Agar masalah ini bisa diselesaikan lebih baik, ada beberapa hal yang ingin diketahui lebih lanjut. Misalnya, seberapa besar intensitas suara alarm yang ideal agar dapat membangunkan seseorang dengan tingkat tidur yang berbeda-beda.

Selain itu, ingin diketahui apakah jarak antara sumber bunyi dan pendengar sangat memengaruhi kekuatan bunyi yang terdengar.
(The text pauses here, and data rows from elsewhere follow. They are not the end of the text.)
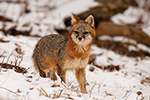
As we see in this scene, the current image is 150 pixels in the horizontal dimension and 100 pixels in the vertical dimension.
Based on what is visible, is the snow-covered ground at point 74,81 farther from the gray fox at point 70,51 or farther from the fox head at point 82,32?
the fox head at point 82,32

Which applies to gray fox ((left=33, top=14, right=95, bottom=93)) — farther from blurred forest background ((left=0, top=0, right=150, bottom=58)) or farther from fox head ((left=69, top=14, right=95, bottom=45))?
blurred forest background ((left=0, top=0, right=150, bottom=58))

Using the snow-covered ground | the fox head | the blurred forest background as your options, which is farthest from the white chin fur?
the blurred forest background

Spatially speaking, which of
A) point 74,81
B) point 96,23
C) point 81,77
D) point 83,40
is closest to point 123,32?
point 96,23

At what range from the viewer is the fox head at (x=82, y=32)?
505 centimetres

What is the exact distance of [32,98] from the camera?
3.60 meters

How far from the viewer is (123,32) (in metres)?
11.3

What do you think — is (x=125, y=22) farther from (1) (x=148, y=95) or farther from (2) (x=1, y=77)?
(2) (x=1, y=77)

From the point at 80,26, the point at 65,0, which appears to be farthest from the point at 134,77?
Answer: the point at 65,0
Apakah semakin jauh posisi alarm, maka suara akan semakin lemah dan sulit didengar?

Hal lain yang juga penting untuk diketahui adalah apakah ada alat atau teknologi lain selain bunyi, seperti getaran atau cahaya, yang lebih efektif untuk membangunkan seseorang yang sulit bangun tidur.

Kesimpulan

Dari permasalahan ini dapat dipahami bahwa bunyi memiliki sifat dapat melemah jika jaraknya jauh atau terganggu oleh suara lain. Oleh karena itu, pengaturan posisi sumber bunyi, kekuatan suara, serta penggunaan teknologi tambahan sangat penting untuk memastikan bunyi dapat diterima dengan baik oleh pendengar.